I am working on a simple linear regression model that predicts cost-per-truck based on distance between origin and destination. Let's assume there's a good linear relationship between Cost and Distance. I have historical data for ~250K shipments which corresponds to around ~2000 lanes (origin, destination pairs).

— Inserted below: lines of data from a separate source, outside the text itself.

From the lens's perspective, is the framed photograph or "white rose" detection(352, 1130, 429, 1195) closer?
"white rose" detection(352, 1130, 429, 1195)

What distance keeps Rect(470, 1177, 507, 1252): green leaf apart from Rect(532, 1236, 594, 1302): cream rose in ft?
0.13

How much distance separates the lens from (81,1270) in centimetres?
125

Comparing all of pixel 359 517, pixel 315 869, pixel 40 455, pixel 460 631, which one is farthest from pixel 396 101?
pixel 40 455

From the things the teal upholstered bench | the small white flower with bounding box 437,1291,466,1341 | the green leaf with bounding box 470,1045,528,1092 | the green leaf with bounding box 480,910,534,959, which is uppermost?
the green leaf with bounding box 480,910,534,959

The goal of this model is to predict cost for new lanes (for which I have no historical data) and get the confidence/prediction intervals.

Some random dummy data –

`# A tibble: 10 x 4 Lane Distance ShipmentNo Cost <chr> <dbl> <int> <dbl> 1 A to B 100 1 812. 2 A to B 100 2 1055. 3 A to B 100 3 749. 4 A to B 100 4 1479. 5 A to B 100 5 1099. 6 C to D 500 6 754. 7 C to D 500 7 1146. 8 C to D 500 8 1221. 9 C to D 500 9 1173. 10 C to D 500 10 908. `

I am confused between 2 approaches –

Build a model at the Shipment level i.e. every shipment is a data-point (250K points) on Cost vs. Distance scatter plot. Data to be divided into train and test data-sets i.e. test data represents unseen (new) shipments. In this case, the regression line represents mean shipment cost for a given distance. How would this translate into lane level prediction? Would it make sense to use the predicted mean shipment cost along with

**95% confidence interval**as a prediction for new lanes?Build a model at the Lane level (aggregated level) i.e. average lane rate (Total Cost / Total Shipments for each lane) is a data-point (now 2000 lanes/points) on Cost vs. Distance scatter plot. Aggregated data to be divided into train and test data-sets i.e. test data represents unseen (new) lanes. I suppose, in this case, the regression line represents the mean of average lane rate for a given distance. Would it make sense to use this mean of average lane rates along with

**95% prediction interval**as prediction for new lanes?

Not sure but option 2 seems right in terms of level of detail I need. However, I am concerned that by aggregating the data I may be losing information on (or even misrepresenting) the variation in cost of trucks for individual shipments. Also, in option 2 all data-points (lanes) seem to have same weight in spite of some lanes potentially having lot more shipments than others which doesn't seem right.

Based on other answers on this site, general opinions indicate that aggregation is a bad idea – however I am curious to know if it is justified in my case considering the goal is to predict lane rates and not individual shipment rate.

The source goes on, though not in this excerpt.